┌─ THE RECORDS

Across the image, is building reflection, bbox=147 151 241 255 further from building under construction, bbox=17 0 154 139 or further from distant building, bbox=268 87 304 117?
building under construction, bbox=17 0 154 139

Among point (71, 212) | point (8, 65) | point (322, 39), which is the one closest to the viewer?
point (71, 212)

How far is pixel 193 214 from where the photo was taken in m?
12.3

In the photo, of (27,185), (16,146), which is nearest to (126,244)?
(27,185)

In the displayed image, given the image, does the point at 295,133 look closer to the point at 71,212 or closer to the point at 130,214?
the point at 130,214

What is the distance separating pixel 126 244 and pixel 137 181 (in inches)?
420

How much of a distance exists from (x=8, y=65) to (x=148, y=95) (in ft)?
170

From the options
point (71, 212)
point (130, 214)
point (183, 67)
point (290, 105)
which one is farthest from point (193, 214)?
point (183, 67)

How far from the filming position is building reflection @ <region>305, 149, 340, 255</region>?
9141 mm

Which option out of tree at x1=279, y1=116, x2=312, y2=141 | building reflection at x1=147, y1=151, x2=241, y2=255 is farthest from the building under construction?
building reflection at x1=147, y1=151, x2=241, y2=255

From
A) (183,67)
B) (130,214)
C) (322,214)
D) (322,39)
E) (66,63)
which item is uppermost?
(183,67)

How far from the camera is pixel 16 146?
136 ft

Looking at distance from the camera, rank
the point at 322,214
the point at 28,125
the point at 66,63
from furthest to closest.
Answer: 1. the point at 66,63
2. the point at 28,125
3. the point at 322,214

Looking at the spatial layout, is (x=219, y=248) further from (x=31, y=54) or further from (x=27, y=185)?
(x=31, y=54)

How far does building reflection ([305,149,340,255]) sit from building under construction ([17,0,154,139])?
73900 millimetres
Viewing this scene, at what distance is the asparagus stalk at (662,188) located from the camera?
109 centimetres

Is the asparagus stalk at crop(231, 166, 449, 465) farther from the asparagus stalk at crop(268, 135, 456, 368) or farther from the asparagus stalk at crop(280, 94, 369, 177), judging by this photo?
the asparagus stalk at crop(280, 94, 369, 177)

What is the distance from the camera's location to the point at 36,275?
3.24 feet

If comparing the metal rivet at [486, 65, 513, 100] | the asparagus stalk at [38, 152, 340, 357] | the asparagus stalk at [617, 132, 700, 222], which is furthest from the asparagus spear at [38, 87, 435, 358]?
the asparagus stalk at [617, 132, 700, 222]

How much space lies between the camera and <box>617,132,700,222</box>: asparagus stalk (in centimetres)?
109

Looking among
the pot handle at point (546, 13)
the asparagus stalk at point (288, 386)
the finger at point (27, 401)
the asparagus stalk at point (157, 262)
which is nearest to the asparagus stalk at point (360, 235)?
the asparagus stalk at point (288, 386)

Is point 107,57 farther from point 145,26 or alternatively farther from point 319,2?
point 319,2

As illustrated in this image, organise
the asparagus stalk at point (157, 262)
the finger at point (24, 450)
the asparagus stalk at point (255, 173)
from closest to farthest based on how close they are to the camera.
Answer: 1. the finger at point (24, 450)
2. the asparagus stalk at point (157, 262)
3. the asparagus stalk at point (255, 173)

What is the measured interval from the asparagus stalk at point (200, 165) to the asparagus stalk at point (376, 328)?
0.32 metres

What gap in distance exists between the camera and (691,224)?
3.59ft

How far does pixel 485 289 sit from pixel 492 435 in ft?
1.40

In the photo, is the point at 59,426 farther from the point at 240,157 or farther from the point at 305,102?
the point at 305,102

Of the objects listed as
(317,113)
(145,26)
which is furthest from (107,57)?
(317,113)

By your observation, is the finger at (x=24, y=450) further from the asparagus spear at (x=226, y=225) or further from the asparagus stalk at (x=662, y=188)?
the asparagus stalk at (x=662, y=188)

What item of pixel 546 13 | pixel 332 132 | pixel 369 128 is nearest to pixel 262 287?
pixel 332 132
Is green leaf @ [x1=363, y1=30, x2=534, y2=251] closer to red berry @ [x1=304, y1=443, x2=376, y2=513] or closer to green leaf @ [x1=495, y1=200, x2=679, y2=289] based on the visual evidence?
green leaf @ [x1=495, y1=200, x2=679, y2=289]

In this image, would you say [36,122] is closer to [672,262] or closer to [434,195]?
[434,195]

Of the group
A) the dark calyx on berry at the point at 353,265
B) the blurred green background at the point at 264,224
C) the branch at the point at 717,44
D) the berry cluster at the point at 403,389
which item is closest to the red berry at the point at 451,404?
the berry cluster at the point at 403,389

└─

Repeat every item above word for word, in the same order.

• **CORRECT OUTPUT**
Across the image, is building reflection, bbox=147 151 241 255 further from building under construction, bbox=17 0 154 139 or further from distant building, bbox=268 87 304 117?
building under construction, bbox=17 0 154 139

Among point (71, 212) | point (8, 65) | point (322, 39), which is the one closest to the viewer?
point (71, 212)

How far is pixel 193 214 from where the photo was taken in m?
12.3

In the photo, of (27,185), (16,146), which is nearest to (126,244)?
(27,185)

In the displayed image, given the image, does the point at 295,133 look closer to the point at 71,212 or closer to the point at 130,214?
the point at 130,214

What is the distance separating pixel 126 244 and pixel 137 181 (in inches)?
420

How much of a distance exists from (x=8, y=65) to (x=148, y=95) (in ft)?
170

From the options
point (71, 212)
point (130, 214)
point (183, 67)
point (290, 105)
which one is farthest from point (193, 214)?
point (183, 67)

How far from the filming position is building reflection @ <region>305, 149, 340, 255</region>?
9141 mm

Which option out of tree at x1=279, y1=116, x2=312, y2=141 | building reflection at x1=147, y1=151, x2=241, y2=255 is farthest from the building under construction?
building reflection at x1=147, y1=151, x2=241, y2=255

From
A) (183,67)
B) (130,214)
C) (322,214)
D) (322,39)
E) (66,63)
which item is uppermost?
(183,67)

How far from the camera is pixel 16 146?
136 ft

Looking at distance from the camera, rank
the point at 322,214
the point at 28,125
the point at 66,63
from furthest to closest.
Answer: 1. the point at 66,63
2. the point at 28,125
3. the point at 322,214

Looking at the spatial layout, is (x=219, y=248) further from (x=31, y=54) or further from (x=27, y=185)?
(x=31, y=54)

How far does building reflection ([305,149,340,255]) sit from building under construction ([17,0,154,139])?
73900 millimetres
Viewing this scene, at what distance is the asparagus stalk at (662,188) located from the camera?
109 centimetres

Is the asparagus stalk at crop(231, 166, 449, 465) farther from the asparagus stalk at crop(268, 135, 456, 368) or farther from the asparagus stalk at crop(280, 94, 369, 177), judging by this photo?
the asparagus stalk at crop(280, 94, 369, 177)

What is the distance from the camera's location to the point at 36,275?
3.24 feet

If comparing the metal rivet at [486, 65, 513, 100] | the asparagus stalk at [38, 152, 340, 357] | the asparagus stalk at [617, 132, 700, 222], which is furthest from the asparagus spear at [38, 87, 435, 358]?
the asparagus stalk at [617, 132, 700, 222]

How much space lies between the camera and <box>617,132,700,222</box>: asparagus stalk (in centimetres)?
109

Looking among
the pot handle at point (546, 13)
the asparagus stalk at point (288, 386)
the finger at point (27, 401)
the asparagus stalk at point (157, 262)
which is nearest to the asparagus stalk at point (360, 235)?
the asparagus stalk at point (288, 386)

Is point 107,57 farther from point 145,26 or alternatively farther from point 319,2?
point 319,2

As illustrated in this image, organise
the asparagus stalk at point (157, 262)
the finger at point (24, 450)
the asparagus stalk at point (255, 173)
from closest to farthest based on how close they are to the camera.
Answer: 1. the finger at point (24, 450)
2. the asparagus stalk at point (157, 262)
3. the asparagus stalk at point (255, 173)

What is the measured interval from the asparagus stalk at point (200, 165) to the asparagus stalk at point (376, 328)?
0.32 metres

What gap in distance exists between the camera and (691,224)?
3.59ft

How far does pixel 485 289 sit from pixel 492 435 in ft?
1.40

In the photo, is the point at 59,426 farther from the point at 240,157 or farther from the point at 305,102?
the point at 305,102

Of the objects listed as
(317,113)
(145,26)
which is furthest from (107,57)?
(317,113)

By your observation, is the finger at (x=24, y=450) further from the asparagus spear at (x=226, y=225) or further from the asparagus stalk at (x=662, y=188)?
the asparagus stalk at (x=662, y=188)

What item of pixel 546 13 | pixel 332 132 | pixel 369 128 is nearest to pixel 262 287?
pixel 332 132
Is green leaf @ [x1=363, y1=30, x2=534, y2=251] closer to red berry @ [x1=304, y1=443, x2=376, y2=513] or closer to green leaf @ [x1=495, y1=200, x2=679, y2=289] based on the visual evidence?
green leaf @ [x1=495, y1=200, x2=679, y2=289]

In this image, would you say [36,122] is closer to [672,262] or closer to [434,195]?
[434,195]

Of the group
A) the dark calyx on berry at the point at 353,265
B) the blurred green background at the point at 264,224
C) the branch at the point at 717,44
D) the berry cluster at the point at 403,389
which item is closest to the red berry at the point at 451,404?
the berry cluster at the point at 403,389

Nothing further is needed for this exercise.